--- Text segment ---

We want to make a room, so let’s make a floor. Click new shape, select plane, change the axis to be up, and set the length to be 6 and the width to be 5 and then click build. Reset the transform so that it is at the origin.
Now, decrease the grid size so it is about 0.125m. Then go into face mode (the hotkey is K), select a side face, and scale it down so that the mesh is 0.125m thick horizontally. Now drag it out so that the mesh is the same length as the floor. You can see the dimensions of your Probuilder object by looking at the Probuilder script component in the inspector. The average height of a room is about 2.4m-2.5m, so let’s make it 2.5m tall to snap easily with Progrids. Press ctrl+d to duplicate the wall and drag it over to the other side of the plane. Now press ctrl+k to add a cube and repeat the process to create walls for the remaining sides of the plane, and finally add a ceiling.
You’ve now created a box! But it doesn’t look very much like a room. The biggest thing it’s missing is a window! To make a window, select one of the walls, go into edge select mode and with one of the edges selected press alt+u to add an edge loop. This will add a new loop of edges bisecting your mesh perpendicular to the edge you selected. Your edge loop should be selected after you create it, so drag it out of the way and create 3 more to make a cutout for the window.
Now select the two faces where the window is going to be and press backspace to delete them (don’t press delete; it will delete the entire object!). Now select the edge ring where one of the faces used to be, hold shift and use the gizmo arrows to extrude new faces to bridge the two holes.
There’s a problem: the faces are not actually connected to each other. To fix this, go into vertex select mode and press ctrl+a to select all of the verticies of the mesh, and in the Probuilder tab, click weld verticies. This will merge verticies that occupy the same position in space, also known as overlapping verticies.
To add windows, we’re going to add a cube and just add loop cuts and extrude them inwards to make a window. Now you’re getting the hang of 3D modeling!
If you select vertex colors in the Probuilder tab, you can set faces to a vertex color, which can help with visualization and you can later set those vertex colors to actual materials.
We now have the basic geometry of our room. In the next lesson we will learn about bringing our surfaces to life with materials and textures.
Textures and Materials
Now that we have our geometry, it’s time to apply some detail to the surfaces. The way this is done is through materials. Materials can be applied to the faces of geometry and combine a shader and one or multiple textures. To create a material, right click in the project tab and select Create>Material. The default shader is the standard shader, which is a physically based, or PBR shader.

---

Copy out everything in the Probuilder tutorial from "You’ve now created" down to "for the window.". Use only the Probuilder tutorial.

--- Listed entries ---

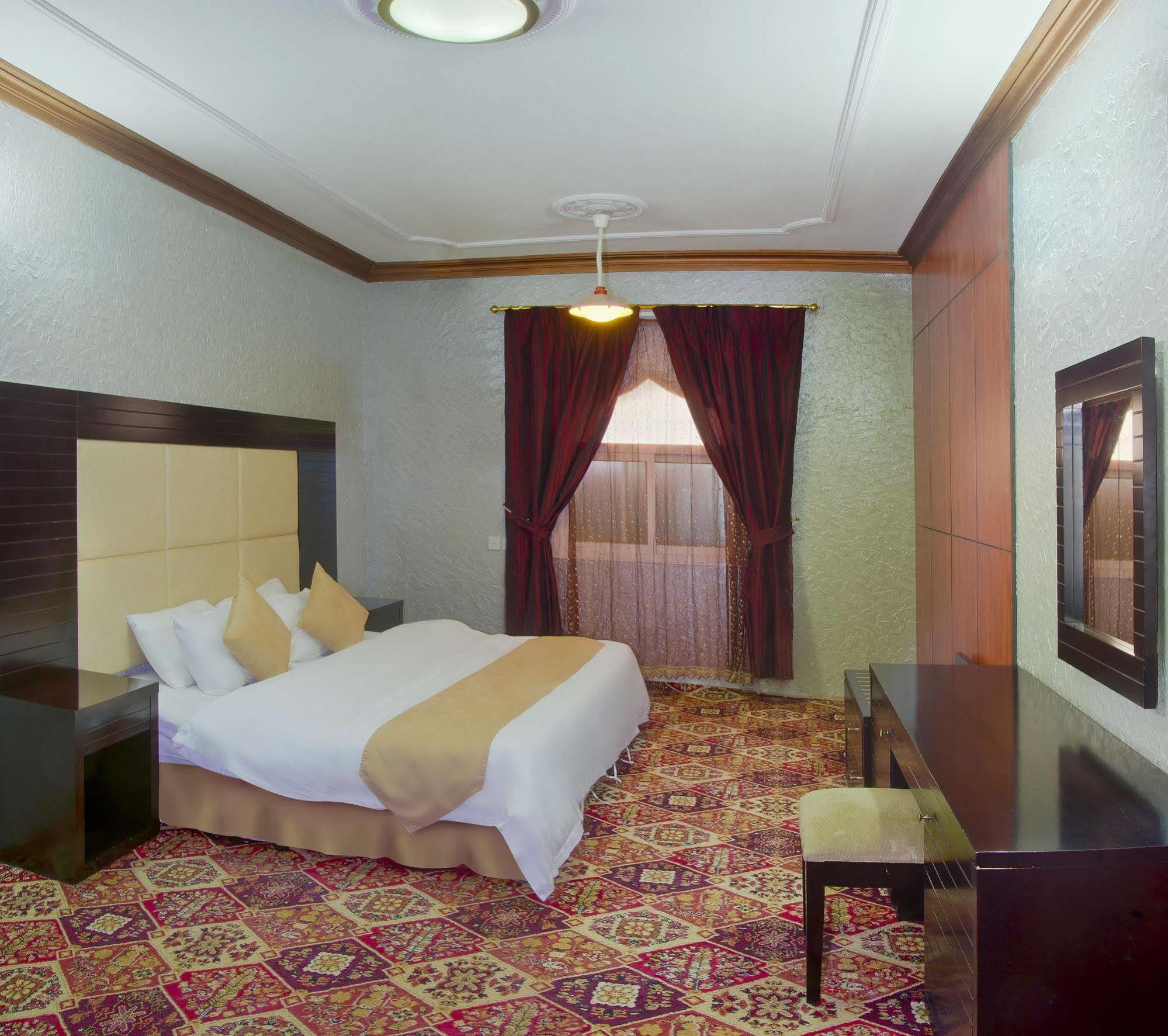 Al Farhan Hotel Suites Al Aqiq Rijad Zewnętrze zdjęcie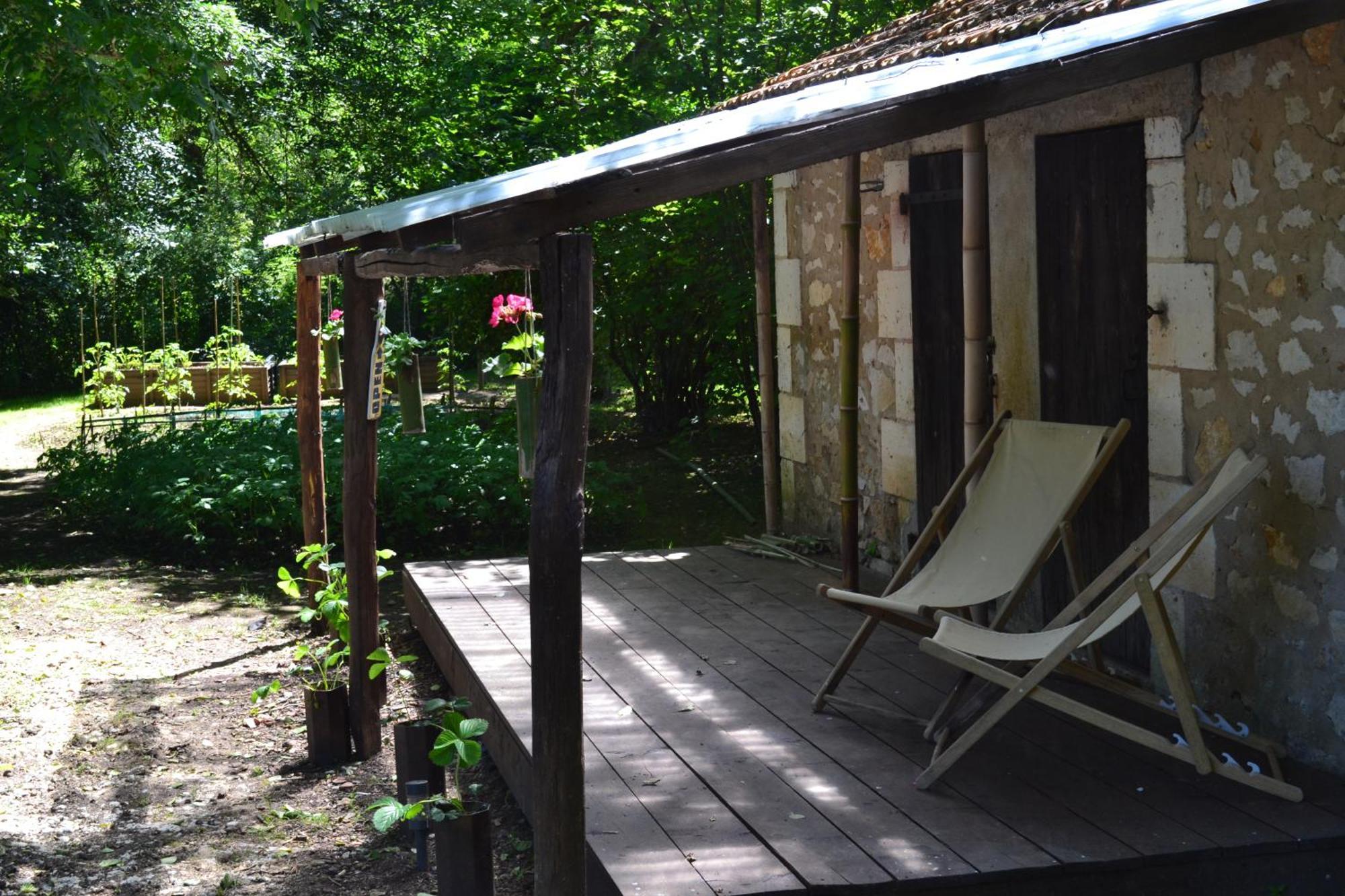 Les Bruyeres B&B 2 Montbron Exterior photo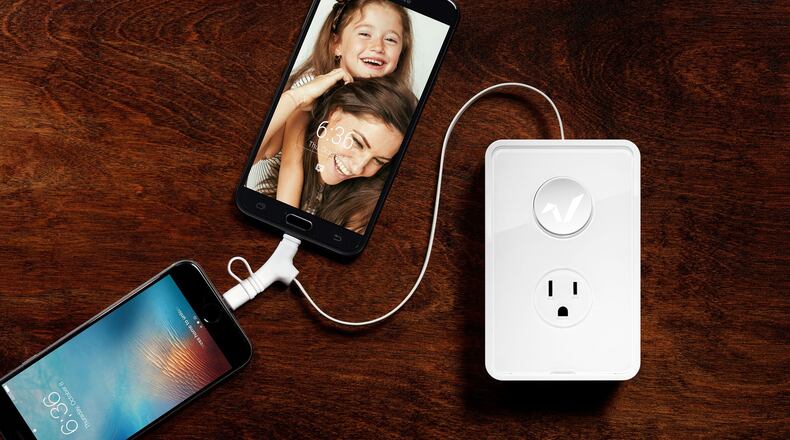 The Rabbit Charger Duohas top-sided cable has swappable charging tips for USB-C, Apple and Androids. (Handout/TNS)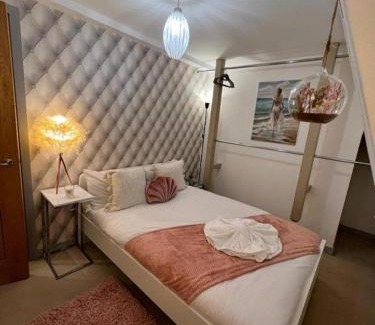 Fulham Broadway Apartment | Beautiful Two Bedroom Apartment In Fulham
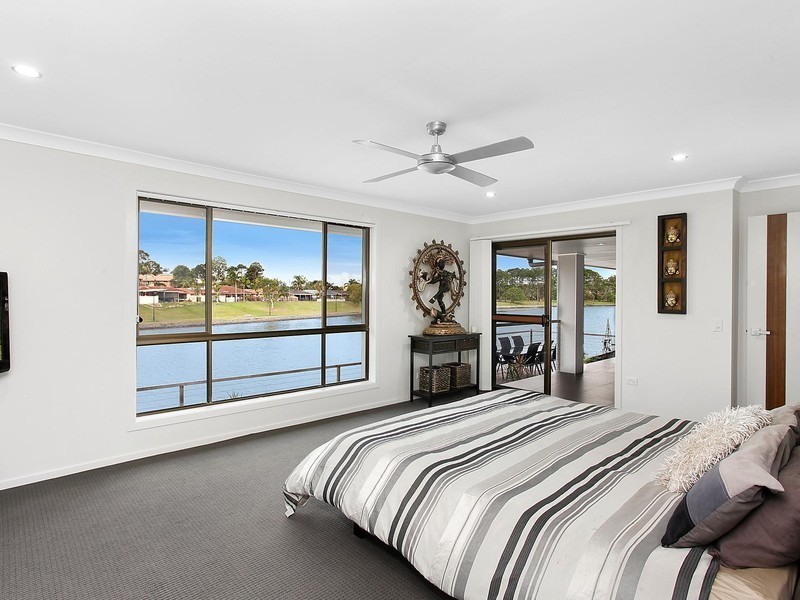 83 Murtha Drive, Elanora QLD 4221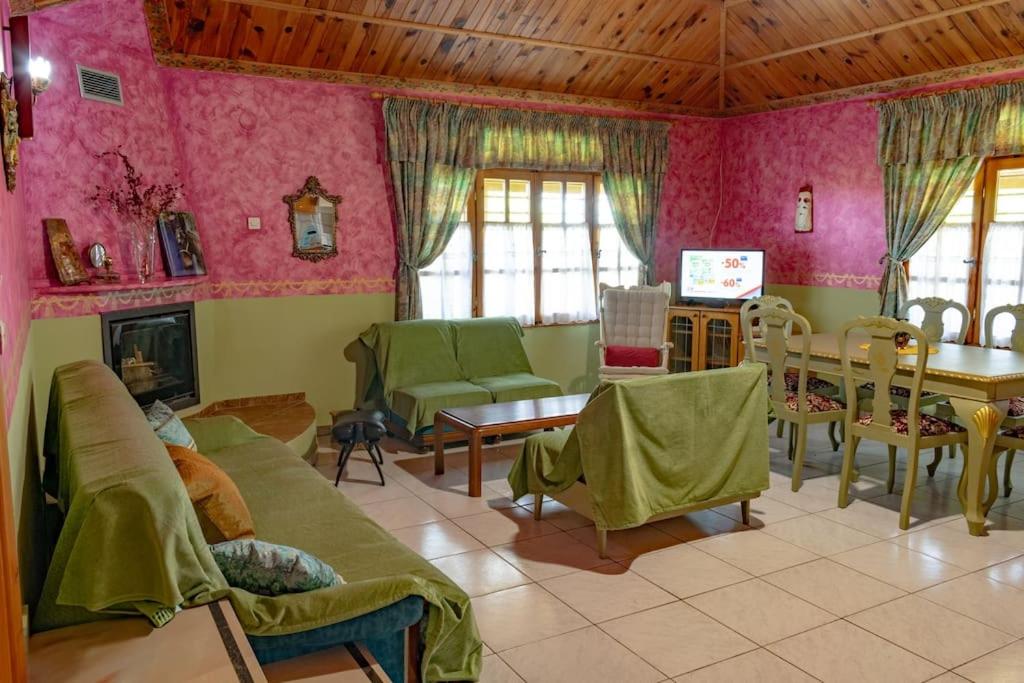 Zeusplace Skotina Country House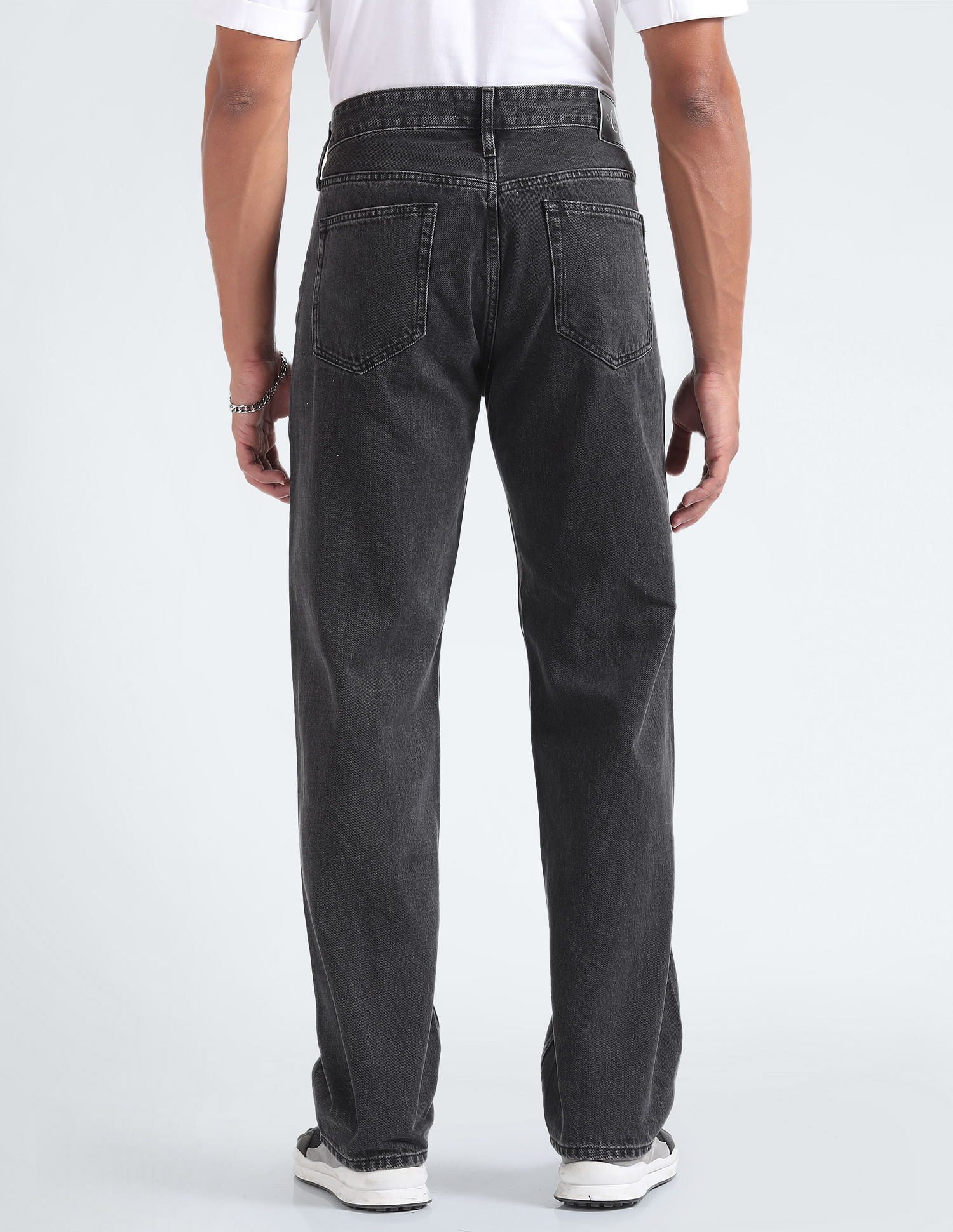 Buy Calvin Klein Jeans Mid Rise 90's Straight Fit Jeans - NNNOW.com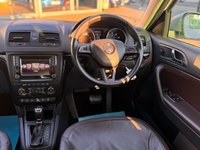 USED 2015 65 SKODA YETI 2.0 TDI Laurin & Klement Outdoor 5dr Diesel DSG 4WD Euro 6 (s/s) (150 ps) PANO ROOF | SATNAV | LEATHER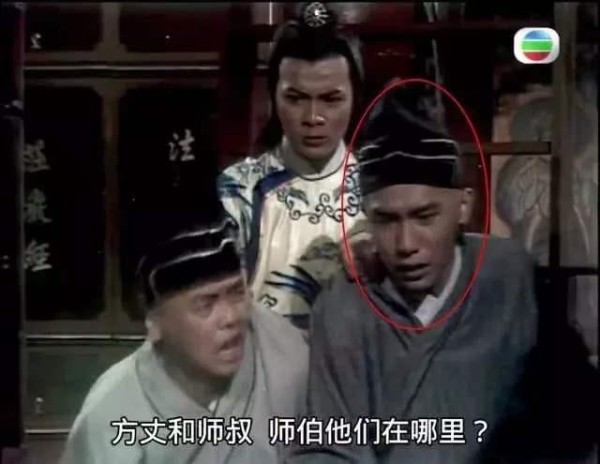 不跑龙套难成巨星，看看巨星们当年的龙套模样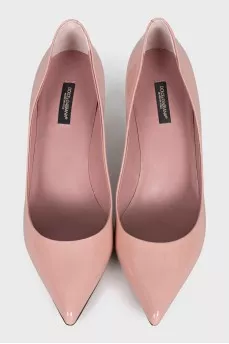 Patent leather kitten heel pumps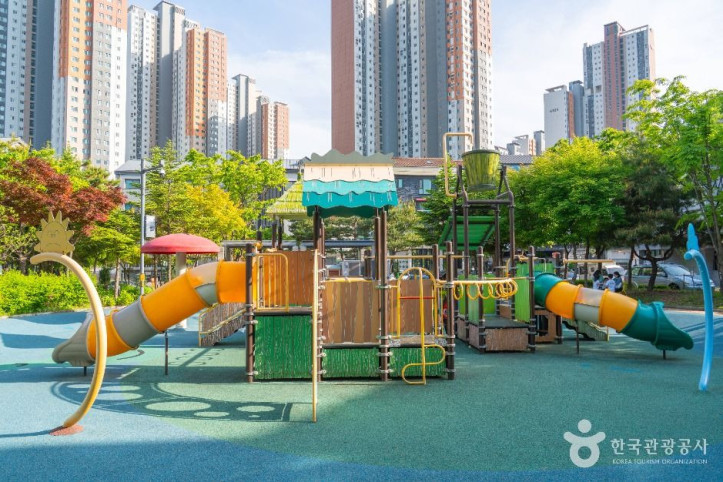 물봉선어린이공원 여행 추천 - 메고지고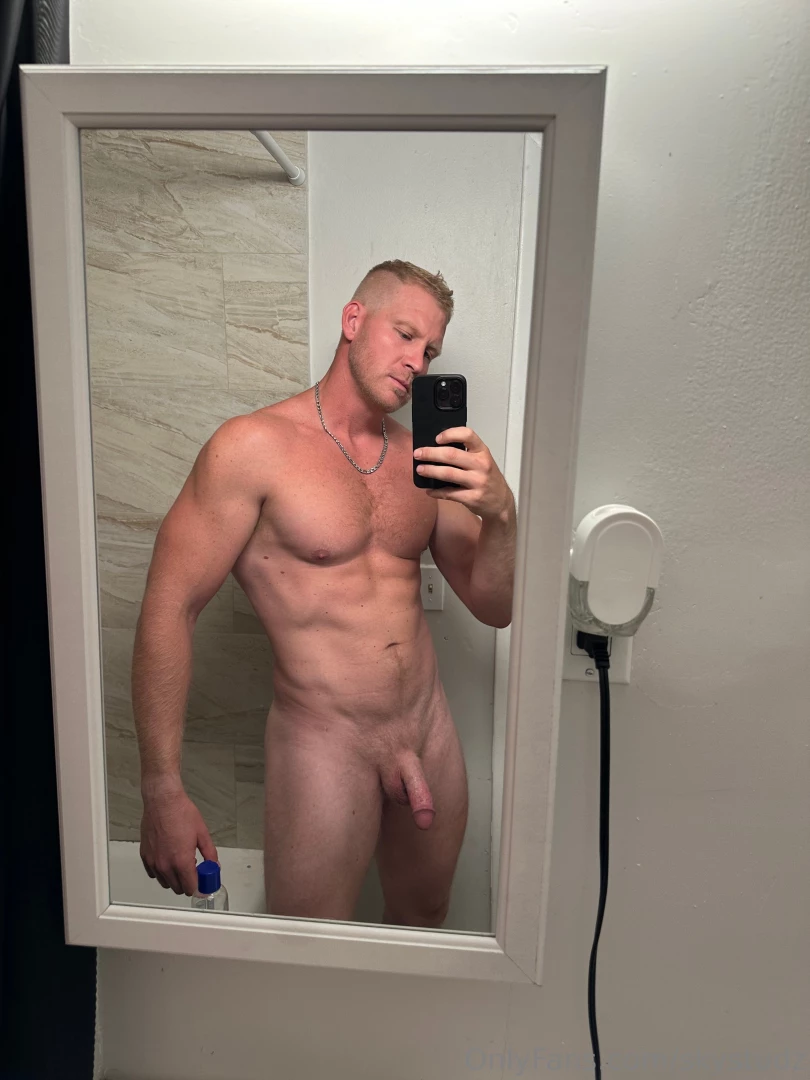 I won t be taking pictures in this bathroom anymore getting in the 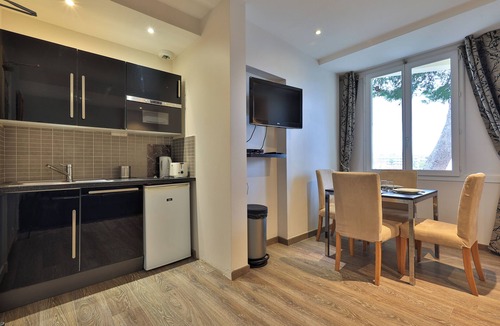 Juan-les-Pins House | Residence Emeraude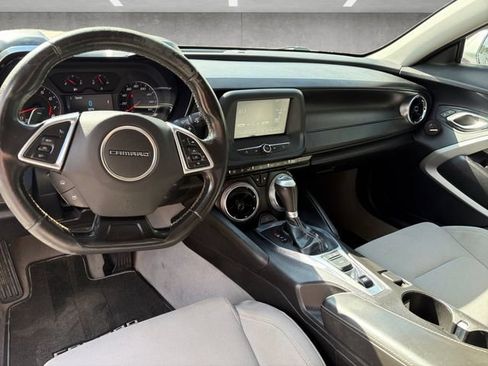 Used 2016 Chevrolet Camaro LT RWD image 3
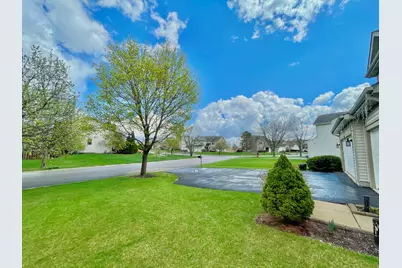 88 Hackney Lane, Lindenhurst, IL 60046 - Photo 57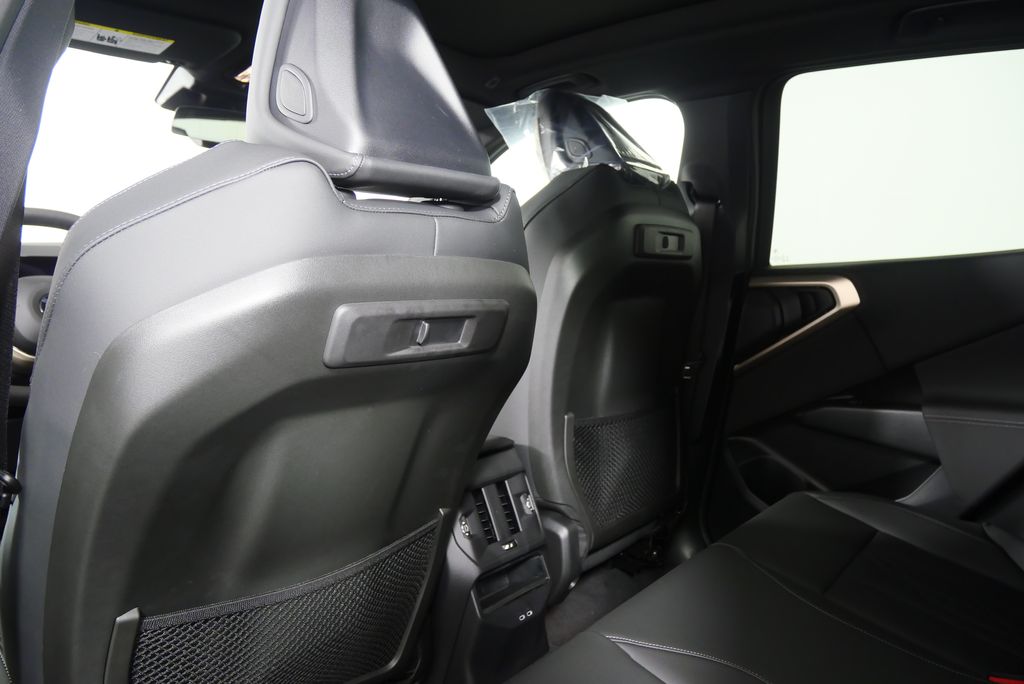 Thumbnail: 2025 BMW X3 - 17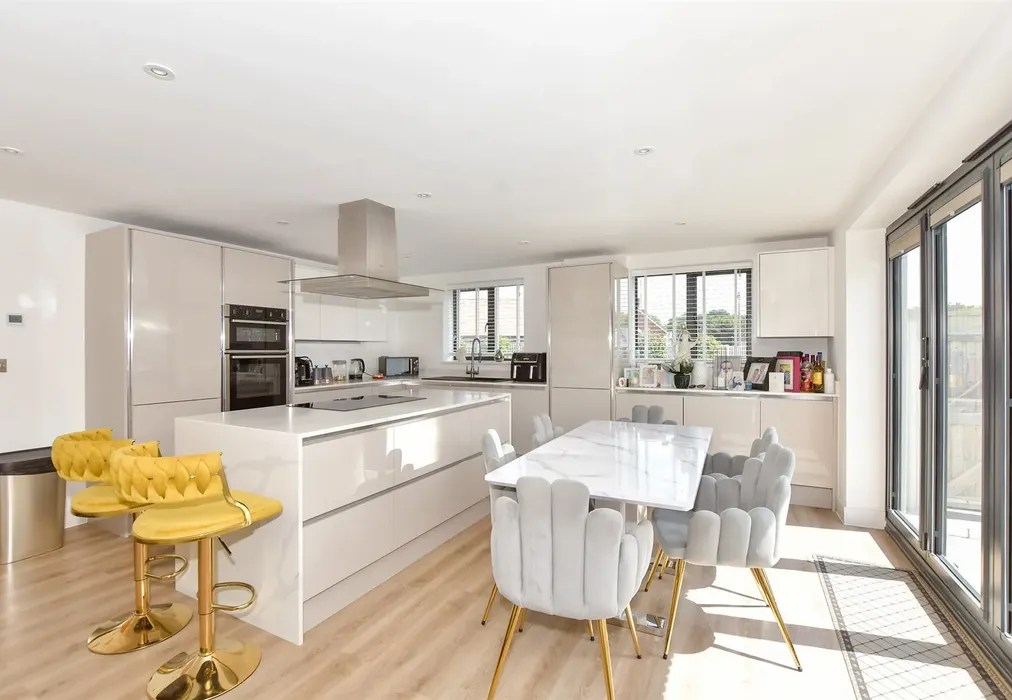 Kitchen/Diner - Farley Road, Margate, Kent - Wards of Kent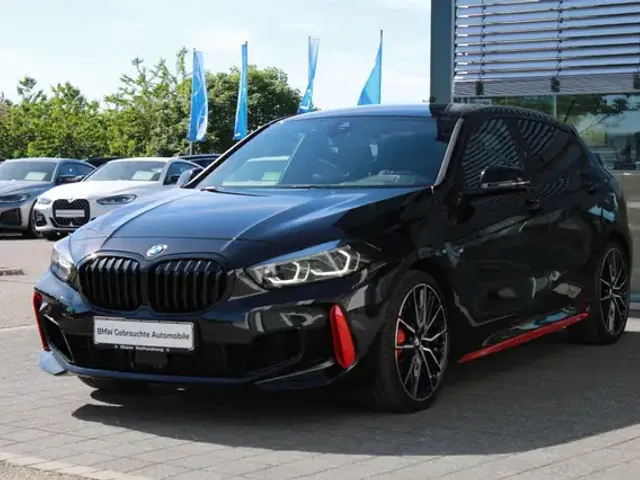 BMW 128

---

__Reply__
You’ve now created a box! But it doesn’t look very much like a room. The biggest thing it’s missing is a window! To make a window, select one of the walls, go into edge select mode and with one of the edges selected press alt+u to add an edge loop. This will add a new loop of edges bisecting your mesh perpendicular to the edge you selected. Your edge loop should be selected after you create it, so drag it out of the way and create 3 more to make a cutout for the window.